Currently having trouble understanding how to write out the boolean expression up to the exclusive or gate. Up to the third NAND gate I solved it to be AB+CD. But I get stumped on how to write out the fourth gate. Would it be 0 (+) AB+CD then? If so how would I expand this expression further?
Best Answer
The lesson here, I think, is how you deal with a logic gate when one or more inputs of the gate have been wired to a constant $0$ or $1$. This may seem like a silly thing to do, but it has at least two very practical applications I can think of:
When you have to use an off-the-shelf part rather than being able to specify a circuit with exactly the gates you want and no others, you may end up with some superfluous gates (or superfluous inputs to some gates) and you have to "tie off" the extra inputs to something that will allow the circuit to function the way you want despite the unwanted logic.

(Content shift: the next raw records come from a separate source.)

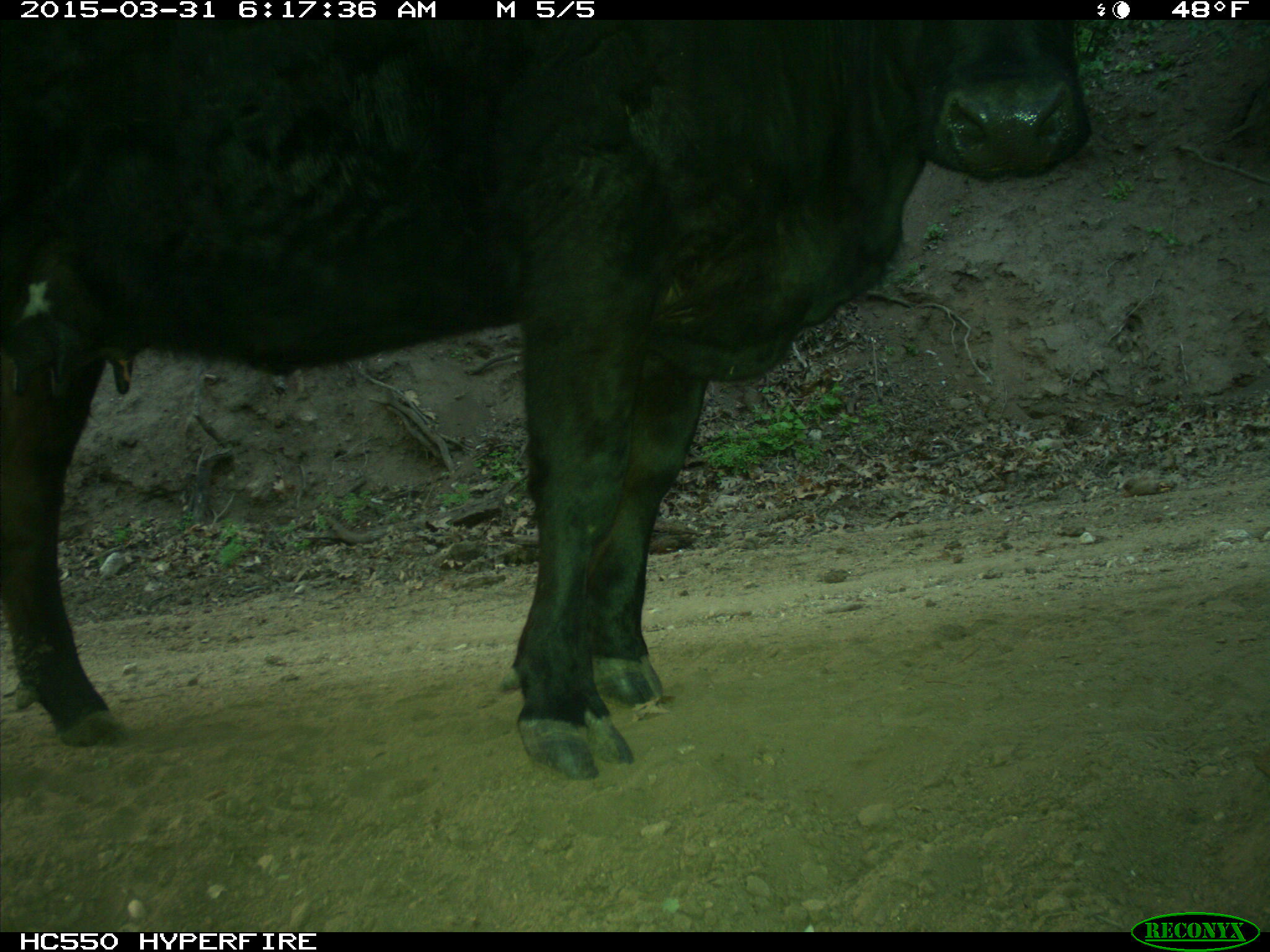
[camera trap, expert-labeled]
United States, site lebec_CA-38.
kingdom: Animalia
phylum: Chordata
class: Mammalia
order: Artiodactyla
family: Bovidae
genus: Bos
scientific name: Bos taurus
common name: domestic cow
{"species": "Bos taurus (domestic cow)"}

When there is a manufacturing defect in a digital logic circuit, it often manifests as if one of the outputs of a gate is shorted either to the "$0$" voltage source (e.g., ground) or shorted to the "$1$" voltage source. If you want to devise tests to detect whether such a defect has happened, you have to figure out how the device will behave differently with this constant $0$ or $1$ input to some of its gates instead of the usual logic inputs. Whole textbooks have been written on this problem.
The basic rules are actually quite simple. For example, here's the logic table for a two-input NAND gate with inputs $X$ and $Y$:
$$\begin{array}{ccc} X & Y & \mbox{output} \\ \hline 0 & 0 & 1 \\ 1 & 0 & 1 \\ 0 & 1 & 1 \\ 1 & 1 & 0 \end{array}$$
Now what happens if we short $Y$ to the $1$ voltage source is that $Y$ is never $0$, so the first two lines of the table above become irrelevant. We're left with
$$\begin{array}{ccc} X & Y & \mbox{output} \\ \hline 0 & 1 & 1 \\ 1 & 1 & 0 \end{array}$$
So $X\ \mathrm{NAND}\ 1 = X'$, that is, the NAND gate becomes a simple inverter for the remaining non-shorted input.
To see the implications for an XOR gate (or any other logic element), you can write out a similar logic table. In this case one of the inputs is shorted to $0$, so you can scratch out the lines where that input is $1$ and see what's left.